Part of a data file:
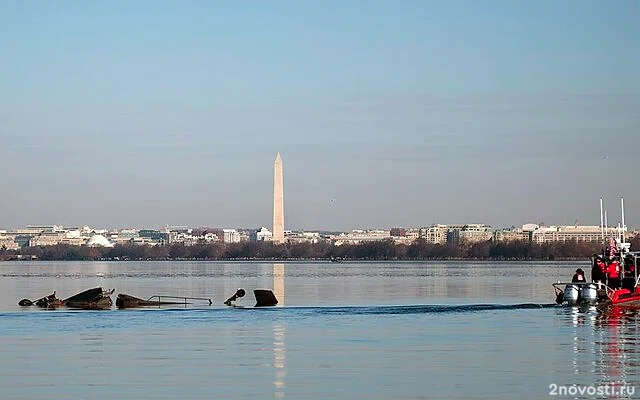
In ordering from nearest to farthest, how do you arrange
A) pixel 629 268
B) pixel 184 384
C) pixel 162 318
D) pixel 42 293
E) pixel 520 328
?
pixel 184 384
pixel 520 328
pixel 162 318
pixel 629 268
pixel 42 293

(REQUIRED WORK):
Please render every line of the records above as a JSON list of strings, one string per line, skipping any blank lines. Leave the pictures out.

(TASK RESPONSE):
[
  "In ordering from nearest to farthest, how do you arrange",
  "A) pixel 629 268",
  "B) pixel 184 384",
  "C) pixel 162 318",
  "D) pixel 42 293",
  "E) pixel 520 328",
  "?",
  "pixel 184 384",
  "pixel 520 328",
  "pixel 162 318",
  "pixel 629 268",
  "pixel 42 293"
]